Given exercise: Return every row below word for word, leaving out the pictures.

[start of Records for the exercise]

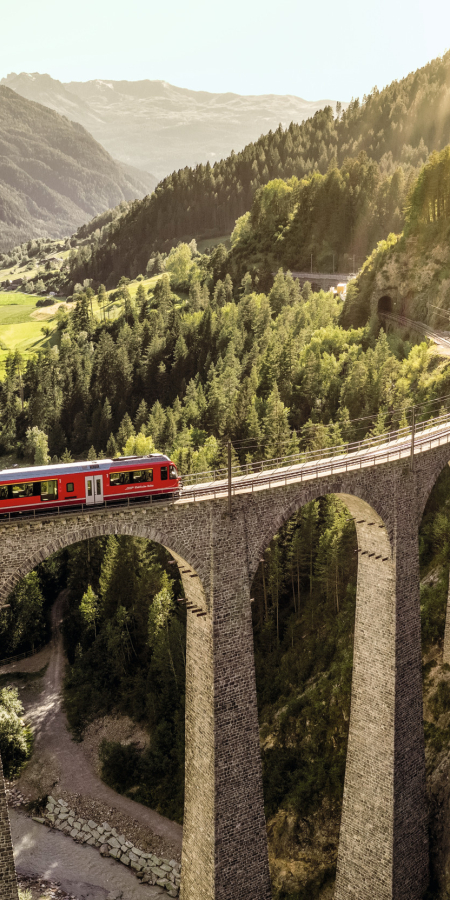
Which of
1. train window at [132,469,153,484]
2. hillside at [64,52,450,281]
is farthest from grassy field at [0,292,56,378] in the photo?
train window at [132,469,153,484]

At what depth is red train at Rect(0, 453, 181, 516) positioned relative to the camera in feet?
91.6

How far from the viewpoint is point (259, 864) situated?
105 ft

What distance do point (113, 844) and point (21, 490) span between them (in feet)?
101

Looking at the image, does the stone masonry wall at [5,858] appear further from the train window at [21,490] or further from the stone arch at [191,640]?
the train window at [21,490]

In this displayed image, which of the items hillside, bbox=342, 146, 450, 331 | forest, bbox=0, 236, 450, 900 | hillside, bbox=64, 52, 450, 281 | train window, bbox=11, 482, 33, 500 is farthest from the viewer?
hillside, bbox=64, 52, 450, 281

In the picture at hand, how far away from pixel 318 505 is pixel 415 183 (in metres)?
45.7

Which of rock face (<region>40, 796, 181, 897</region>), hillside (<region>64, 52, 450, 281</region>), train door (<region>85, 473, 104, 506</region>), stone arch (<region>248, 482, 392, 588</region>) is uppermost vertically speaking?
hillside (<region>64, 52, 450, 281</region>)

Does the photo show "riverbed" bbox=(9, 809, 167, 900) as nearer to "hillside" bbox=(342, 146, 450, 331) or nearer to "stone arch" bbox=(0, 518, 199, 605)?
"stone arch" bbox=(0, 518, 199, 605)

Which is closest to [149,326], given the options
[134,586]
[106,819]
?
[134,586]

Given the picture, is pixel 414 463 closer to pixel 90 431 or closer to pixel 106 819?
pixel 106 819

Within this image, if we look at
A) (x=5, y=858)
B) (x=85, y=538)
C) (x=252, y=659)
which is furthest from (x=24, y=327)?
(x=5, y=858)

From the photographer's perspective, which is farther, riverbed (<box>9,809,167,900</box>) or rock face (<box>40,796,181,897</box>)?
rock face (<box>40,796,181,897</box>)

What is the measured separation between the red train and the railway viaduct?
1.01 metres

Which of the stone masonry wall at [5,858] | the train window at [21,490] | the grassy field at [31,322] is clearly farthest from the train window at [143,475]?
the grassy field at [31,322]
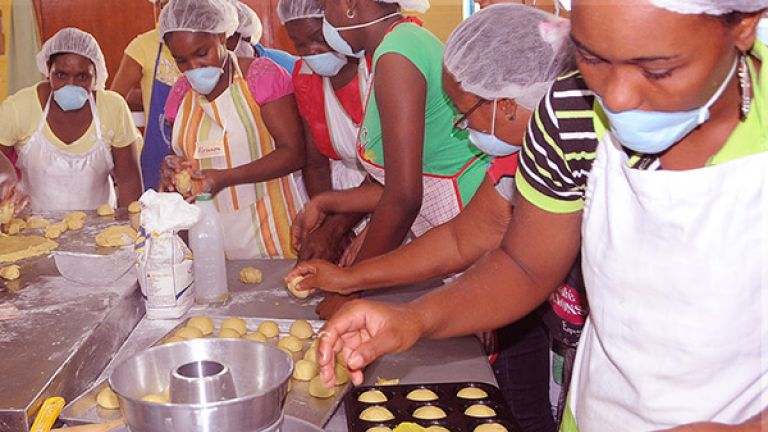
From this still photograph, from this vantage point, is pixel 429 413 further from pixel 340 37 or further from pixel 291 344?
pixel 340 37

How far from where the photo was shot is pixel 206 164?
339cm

[end of Records for the exercise]

Answer in full:
Which of
1. train window at [132,469,153,484]
2. hillside at [64,52,450,281]
is farthest from grassy field at [0,292,56,378] in the photo?
train window at [132,469,153,484]

At what depth is red train at Rect(0, 453, 181, 516) positioned relative to the camera in feet?
91.6

How far from the viewpoint is point (259, 864) situated?
105 ft

What distance do point (113, 844) and point (21, 490) span between them (in feet)?
101

Looking at the image, does the stone masonry wall at [5,858] appear further from the train window at [21,490] or further from the stone arch at [191,640]?
the train window at [21,490]

In this displayed image, which of the items hillside, bbox=342, 146, 450, 331 | forest, bbox=0, 236, 450, 900 | hillside, bbox=64, 52, 450, 281 | train window, bbox=11, 482, 33, 500 is farthest from the viewer?
hillside, bbox=64, 52, 450, 281

In the picture at hand, how far away from pixel 318 505 is pixel 415 183 (in metres)?
45.7

Which of rock face (<region>40, 796, 181, 897</region>), hillside (<region>64, 52, 450, 281</region>), train door (<region>85, 473, 104, 506</region>), stone arch (<region>248, 482, 392, 588</region>) is uppermost vertically speaking?
hillside (<region>64, 52, 450, 281</region>)

Does the photo show "riverbed" bbox=(9, 809, 167, 900) as nearer to "hillside" bbox=(342, 146, 450, 331) or nearer to "stone arch" bbox=(0, 518, 199, 605)?
"stone arch" bbox=(0, 518, 199, 605)

Which is closest to [149,326], given the options
[134,586]
[106,819]
?
[134,586]

Given the picture, is pixel 414 463 closer to pixel 90 431 or closer to pixel 106 819?
pixel 106 819

Within this image, if we look at
A) (x=5, y=858)
B) (x=85, y=538)
C) (x=252, y=659)
which is furthest from (x=24, y=327)?
(x=5, y=858)

From the photographer's perspective, which is farther, riverbed (<box>9,809,167,900</box>) or rock face (<box>40,796,181,897</box>)?
rock face (<box>40,796,181,897</box>)

What is the measured separation between the red train and the railway viaduct?
1.01 metres

Which of the stone masonry wall at [5,858] | the train window at [21,490] | the grassy field at [31,322] is clearly farthest from the train window at [143,475]?
the grassy field at [31,322]
From this still photograph, from this vantage point, is pixel 429 413 further from pixel 340 37 or further from pixel 291 344?
pixel 340 37

How far from where the photo was shot is pixel 206 164?
339cm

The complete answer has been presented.